NEW YORK (MainStreet) Former Governor of New Mexico Gary Johnson has officially thrown his hat into the emerging ring of cannabis start-ups.
"Any time a former governor gets involved in a controversial topic it lends credibility regardless of party affiliation," said Aaron Houston, political strategist with Weedmaps.com.
Johnson was reportedly named the CEO of a Nevada-based company called Cannabis Sativa, which will produce cannabis oils for epileptic children and cough drop-like products for recreational use.
"It's yet another indication that a lot of different people are getting involved in this business," Houston told MainStreet.
The Republican libertarian's support of legalization is hardly new. He ran for president on a legalization platform in 2012, claiming he would pardon every person incarcerated for pot possession if elected and openly spoke about his own use during the campaign.
"I don't think Gary's position will sway Republicans," said Houston. "The greater indication of Republications being on board with marijuana legalization is that 49 House Republicans voted in favor of protecting 33 medical marijuana states from DEA harassment."The amendment forbids the use of federal funds to interfere with state legal medical cannabis programs.

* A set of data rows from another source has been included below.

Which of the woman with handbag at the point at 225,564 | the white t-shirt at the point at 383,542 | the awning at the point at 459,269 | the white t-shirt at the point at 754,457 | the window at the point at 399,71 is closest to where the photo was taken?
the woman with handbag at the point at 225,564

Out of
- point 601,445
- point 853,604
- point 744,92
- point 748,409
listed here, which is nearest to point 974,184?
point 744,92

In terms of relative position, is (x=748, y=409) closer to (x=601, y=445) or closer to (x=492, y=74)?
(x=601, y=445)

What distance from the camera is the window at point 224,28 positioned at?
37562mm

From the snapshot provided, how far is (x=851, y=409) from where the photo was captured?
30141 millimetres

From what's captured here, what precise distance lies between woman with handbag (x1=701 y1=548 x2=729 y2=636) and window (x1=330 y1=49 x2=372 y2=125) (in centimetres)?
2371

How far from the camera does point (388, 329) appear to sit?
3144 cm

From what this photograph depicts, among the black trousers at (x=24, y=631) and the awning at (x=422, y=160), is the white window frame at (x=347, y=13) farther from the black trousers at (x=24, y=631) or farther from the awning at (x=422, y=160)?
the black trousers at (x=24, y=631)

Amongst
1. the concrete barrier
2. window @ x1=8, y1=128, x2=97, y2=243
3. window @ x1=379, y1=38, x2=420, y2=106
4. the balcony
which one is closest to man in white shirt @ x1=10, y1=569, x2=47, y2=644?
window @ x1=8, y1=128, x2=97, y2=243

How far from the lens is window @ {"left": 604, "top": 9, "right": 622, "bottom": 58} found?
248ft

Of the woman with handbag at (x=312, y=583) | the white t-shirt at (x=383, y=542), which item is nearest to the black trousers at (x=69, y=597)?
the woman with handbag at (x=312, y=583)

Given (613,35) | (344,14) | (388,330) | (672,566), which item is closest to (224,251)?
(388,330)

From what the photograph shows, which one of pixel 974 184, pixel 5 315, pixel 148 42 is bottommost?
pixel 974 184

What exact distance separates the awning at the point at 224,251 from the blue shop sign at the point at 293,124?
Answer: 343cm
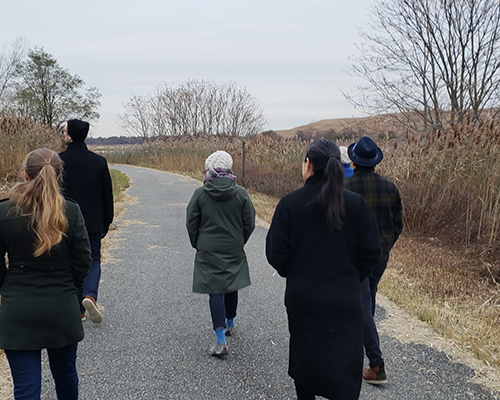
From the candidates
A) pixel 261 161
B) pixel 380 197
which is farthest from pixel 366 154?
pixel 261 161

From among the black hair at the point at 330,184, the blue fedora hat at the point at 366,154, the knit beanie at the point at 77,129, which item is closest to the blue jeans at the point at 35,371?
the black hair at the point at 330,184

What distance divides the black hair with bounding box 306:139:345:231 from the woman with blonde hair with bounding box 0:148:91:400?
1435 millimetres

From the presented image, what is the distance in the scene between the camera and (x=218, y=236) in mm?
4055

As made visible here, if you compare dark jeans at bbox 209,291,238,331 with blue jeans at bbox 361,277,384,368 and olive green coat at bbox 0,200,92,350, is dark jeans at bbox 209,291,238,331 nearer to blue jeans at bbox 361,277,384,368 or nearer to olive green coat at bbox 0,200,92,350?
blue jeans at bbox 361,277,384,368

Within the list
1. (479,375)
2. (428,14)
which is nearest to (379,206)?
(479,375)

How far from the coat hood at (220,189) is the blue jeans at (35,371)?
1.73 metres

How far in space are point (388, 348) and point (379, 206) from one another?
57.9 inches

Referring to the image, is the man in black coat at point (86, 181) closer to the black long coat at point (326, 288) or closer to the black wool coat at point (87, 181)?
the black wool coat at point (87, 181)

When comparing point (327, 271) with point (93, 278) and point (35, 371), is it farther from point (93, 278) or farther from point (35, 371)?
point (93, 278)

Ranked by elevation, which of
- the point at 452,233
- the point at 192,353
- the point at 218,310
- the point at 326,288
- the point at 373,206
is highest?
the point at 373,206

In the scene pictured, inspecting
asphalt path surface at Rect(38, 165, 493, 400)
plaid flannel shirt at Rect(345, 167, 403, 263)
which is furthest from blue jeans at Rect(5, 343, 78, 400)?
plaid flannel shirt at Rect(345, 167, 403, 263)

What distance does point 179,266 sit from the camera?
709 cm

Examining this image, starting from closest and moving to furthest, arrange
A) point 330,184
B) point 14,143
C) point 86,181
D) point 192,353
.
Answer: point 330,184
point 192,353
point 86,181
point 14,143

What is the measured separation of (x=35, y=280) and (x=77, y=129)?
2365 mm
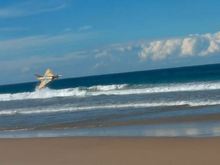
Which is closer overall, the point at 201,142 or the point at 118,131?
the point at 201,142

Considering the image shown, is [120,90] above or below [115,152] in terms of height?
above

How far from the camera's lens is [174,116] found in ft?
59.8

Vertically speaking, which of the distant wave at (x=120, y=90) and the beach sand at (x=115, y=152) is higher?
the distant wave at (x=120, y=90)

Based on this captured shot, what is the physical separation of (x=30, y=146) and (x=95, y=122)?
570 cm

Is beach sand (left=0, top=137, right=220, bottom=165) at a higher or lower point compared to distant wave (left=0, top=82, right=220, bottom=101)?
lower

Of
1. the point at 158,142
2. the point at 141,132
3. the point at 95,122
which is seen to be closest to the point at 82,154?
the point at 158,142

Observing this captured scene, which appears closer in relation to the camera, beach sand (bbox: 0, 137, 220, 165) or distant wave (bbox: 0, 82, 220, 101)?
beach sand (bbox: 0, 137, 220, 165)

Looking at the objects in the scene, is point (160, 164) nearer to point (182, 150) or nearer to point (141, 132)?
point (182, 150)

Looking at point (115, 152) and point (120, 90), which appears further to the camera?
point (120, 90)

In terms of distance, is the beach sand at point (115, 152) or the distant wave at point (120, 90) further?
the distant wave at point (120, 90)

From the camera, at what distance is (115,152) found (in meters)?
11.0

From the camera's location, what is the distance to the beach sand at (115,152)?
382 inches

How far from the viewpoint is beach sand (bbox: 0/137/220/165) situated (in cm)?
970

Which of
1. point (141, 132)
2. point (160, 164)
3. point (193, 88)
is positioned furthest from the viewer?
point (193, 88)
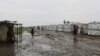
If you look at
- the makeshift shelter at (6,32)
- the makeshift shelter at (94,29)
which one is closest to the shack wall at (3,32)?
the makeshift shelter at (6,32)

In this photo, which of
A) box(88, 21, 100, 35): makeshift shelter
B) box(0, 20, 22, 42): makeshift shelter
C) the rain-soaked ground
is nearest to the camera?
the rain-soaked ground

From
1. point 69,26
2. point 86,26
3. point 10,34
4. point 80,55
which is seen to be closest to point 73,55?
point 80,55

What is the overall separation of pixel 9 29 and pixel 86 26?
21.2 m

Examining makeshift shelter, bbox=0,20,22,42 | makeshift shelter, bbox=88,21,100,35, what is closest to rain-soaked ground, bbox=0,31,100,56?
makeshift shelter, bbox=0,20,22,42

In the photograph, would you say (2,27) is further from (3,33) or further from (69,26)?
(69,26)

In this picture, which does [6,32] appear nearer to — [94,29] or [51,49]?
[51,49]

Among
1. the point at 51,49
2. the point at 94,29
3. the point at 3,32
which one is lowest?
the point at 51,49

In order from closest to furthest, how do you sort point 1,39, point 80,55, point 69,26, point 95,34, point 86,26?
point 80,55 → point 1,39 → point 95,34 → point 86,26 → point 69,26

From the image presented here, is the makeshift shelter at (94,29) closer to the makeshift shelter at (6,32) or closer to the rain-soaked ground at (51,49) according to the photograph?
the rain-soaked ground at (51,49)

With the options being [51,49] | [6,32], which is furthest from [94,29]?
[51,49]

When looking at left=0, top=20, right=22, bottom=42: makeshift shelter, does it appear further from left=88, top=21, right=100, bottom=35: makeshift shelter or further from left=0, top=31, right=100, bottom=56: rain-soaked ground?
left=88, top=21, right=100, bottom=35: makeshift shelter

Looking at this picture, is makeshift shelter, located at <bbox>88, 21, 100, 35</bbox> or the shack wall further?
makeshift shelter, located at <bbox>88, 21, 100, 35</bbox>

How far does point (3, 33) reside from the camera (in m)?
26.5

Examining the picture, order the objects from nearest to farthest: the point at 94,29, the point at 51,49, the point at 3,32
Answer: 1. the point at 51,49
2. the point at 3,32
3. the point at 94,29
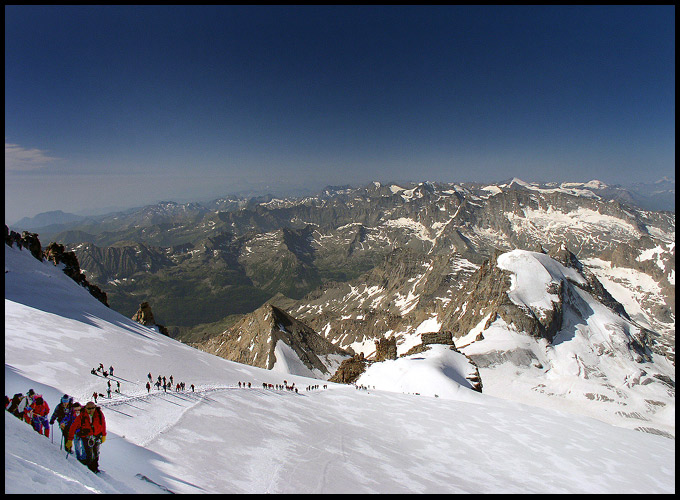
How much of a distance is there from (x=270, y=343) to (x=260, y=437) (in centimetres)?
12479

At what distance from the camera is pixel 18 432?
1090 centimetres

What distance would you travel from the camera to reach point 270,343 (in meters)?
139

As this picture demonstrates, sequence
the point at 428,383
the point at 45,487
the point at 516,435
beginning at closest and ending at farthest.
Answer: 1. the point at 45,487
2. the point at 516,435
3. the point at 428,383

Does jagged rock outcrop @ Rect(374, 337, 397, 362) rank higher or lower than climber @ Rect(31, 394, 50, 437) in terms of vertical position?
lower

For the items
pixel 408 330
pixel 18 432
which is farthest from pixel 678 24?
pixel 408 330

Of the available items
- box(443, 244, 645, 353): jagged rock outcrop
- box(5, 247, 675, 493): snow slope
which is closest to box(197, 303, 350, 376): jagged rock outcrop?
box(443, 244, 645, 353): jagged rock outcrop

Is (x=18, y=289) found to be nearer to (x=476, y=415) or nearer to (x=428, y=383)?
(x=476, y=415)

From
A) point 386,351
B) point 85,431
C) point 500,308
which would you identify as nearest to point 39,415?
point 85,431

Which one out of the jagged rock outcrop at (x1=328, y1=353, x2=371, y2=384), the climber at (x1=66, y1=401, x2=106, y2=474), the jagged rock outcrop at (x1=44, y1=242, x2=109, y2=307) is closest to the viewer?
the climber at (x1=66, y1=401, x2=106, y2=474)

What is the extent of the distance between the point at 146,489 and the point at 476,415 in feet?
133

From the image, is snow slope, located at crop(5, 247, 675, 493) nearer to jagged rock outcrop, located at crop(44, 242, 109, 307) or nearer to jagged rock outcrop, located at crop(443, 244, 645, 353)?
jagged rock outcrop, located at crop(44, 242, 109, 307)

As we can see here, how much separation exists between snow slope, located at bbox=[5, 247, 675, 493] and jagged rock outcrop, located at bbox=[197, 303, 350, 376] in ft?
308

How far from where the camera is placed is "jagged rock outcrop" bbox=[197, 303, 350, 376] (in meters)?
138

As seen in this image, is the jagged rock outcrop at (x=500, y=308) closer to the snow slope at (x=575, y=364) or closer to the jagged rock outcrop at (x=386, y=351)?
the snow slope at (x=575, y=364)
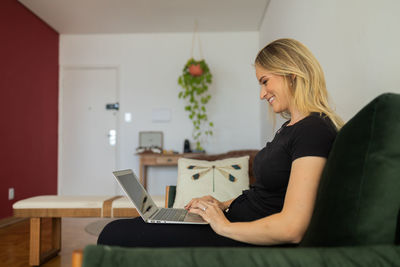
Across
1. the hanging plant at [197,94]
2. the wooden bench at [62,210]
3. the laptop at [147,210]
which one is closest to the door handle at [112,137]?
the hanging plant at [197,94]

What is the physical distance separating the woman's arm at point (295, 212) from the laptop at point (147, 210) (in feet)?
0.89

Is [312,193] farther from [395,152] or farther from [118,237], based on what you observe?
[118,237]

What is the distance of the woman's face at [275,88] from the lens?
1.17m

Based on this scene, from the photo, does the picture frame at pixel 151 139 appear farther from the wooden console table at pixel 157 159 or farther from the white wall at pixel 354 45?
the white wall at pixel 354 45

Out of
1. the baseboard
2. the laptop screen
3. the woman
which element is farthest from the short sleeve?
the baseboard

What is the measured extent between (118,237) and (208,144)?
435 cm

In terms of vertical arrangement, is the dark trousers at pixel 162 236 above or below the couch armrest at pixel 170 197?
above

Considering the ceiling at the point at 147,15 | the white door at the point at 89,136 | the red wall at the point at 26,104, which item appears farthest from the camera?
the white door at the point at 89,136

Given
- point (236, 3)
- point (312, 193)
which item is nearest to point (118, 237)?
point (312, 193)

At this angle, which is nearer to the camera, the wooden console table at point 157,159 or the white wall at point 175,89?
the wooden console table at point 157,159

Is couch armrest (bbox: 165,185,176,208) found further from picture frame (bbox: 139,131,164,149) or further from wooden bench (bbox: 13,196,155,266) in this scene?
picture frame (bbox: 139,131,164,149)

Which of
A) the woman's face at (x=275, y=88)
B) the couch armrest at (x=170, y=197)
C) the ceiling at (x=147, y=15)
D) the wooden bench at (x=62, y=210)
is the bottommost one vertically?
the wooden bench at (x=62, y=210)

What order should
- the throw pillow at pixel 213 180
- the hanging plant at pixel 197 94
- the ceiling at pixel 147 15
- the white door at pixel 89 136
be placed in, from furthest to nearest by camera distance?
the white door at pixel 89 136, the hanging plant at pixel 197 94, the ceiling at pixel 147 15, the throw pillow at pixel 213 180

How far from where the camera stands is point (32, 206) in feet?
8.04
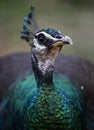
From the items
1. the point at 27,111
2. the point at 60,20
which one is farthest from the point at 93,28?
the point at 27,111

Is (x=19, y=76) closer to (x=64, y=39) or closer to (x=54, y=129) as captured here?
(x=54, y=129)

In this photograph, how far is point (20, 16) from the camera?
22.9 ft

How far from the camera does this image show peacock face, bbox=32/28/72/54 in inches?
118

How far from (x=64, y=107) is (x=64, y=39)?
51cm

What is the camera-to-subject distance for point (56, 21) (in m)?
6.91

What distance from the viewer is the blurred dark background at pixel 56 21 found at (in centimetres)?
634

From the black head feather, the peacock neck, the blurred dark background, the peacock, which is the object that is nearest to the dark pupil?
the peacock

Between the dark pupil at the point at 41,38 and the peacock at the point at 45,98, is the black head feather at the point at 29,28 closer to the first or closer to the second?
the peacock at the point at 45,98

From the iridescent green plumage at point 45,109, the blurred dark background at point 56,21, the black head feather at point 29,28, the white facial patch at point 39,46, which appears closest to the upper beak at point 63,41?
the white facial patch at point 39,46

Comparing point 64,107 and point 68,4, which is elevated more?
point 68,4

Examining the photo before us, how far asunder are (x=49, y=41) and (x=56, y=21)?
389cm

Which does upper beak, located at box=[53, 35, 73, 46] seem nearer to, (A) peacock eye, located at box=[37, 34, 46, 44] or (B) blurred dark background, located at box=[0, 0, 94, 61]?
(A) peacock eye, located at box=[37, 34, 46, 44]

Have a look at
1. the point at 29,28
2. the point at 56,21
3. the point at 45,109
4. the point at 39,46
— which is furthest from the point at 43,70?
the point at 56,21

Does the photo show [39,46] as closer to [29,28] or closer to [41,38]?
[41,38]
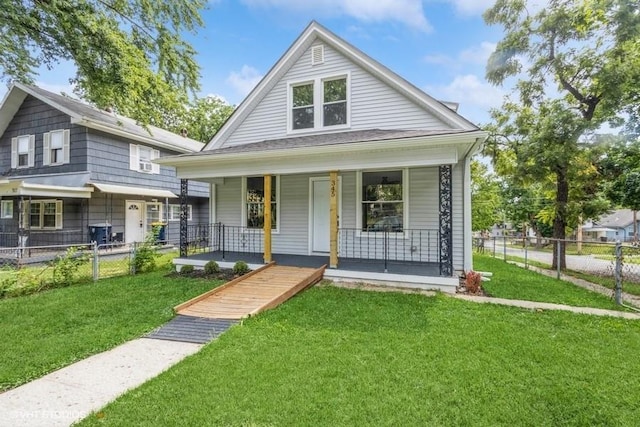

"It has passed the very conservative House but needs to pass the senate as well and be attached to the final appropriations bill to go into effect," said Taylor West, deputy director with the National Cannabis Industry Assocation. "Two years ago that same amendment came up for a vote and lost by 99 in the House. This year it passed by 30, so that's a huge turnaround."
Houston worked directly with Johnson to lobby Republicans with the federalism argument, which centers around a belief that the government should stay out of the way of state policy.
"That has played out clearly in the cannabis world with states deciding that prohibition is ridiculous," West told MainStreet. "In states like Colorado and Washington it makes more sense to legalize, regulate and tax the product than to force into the underground."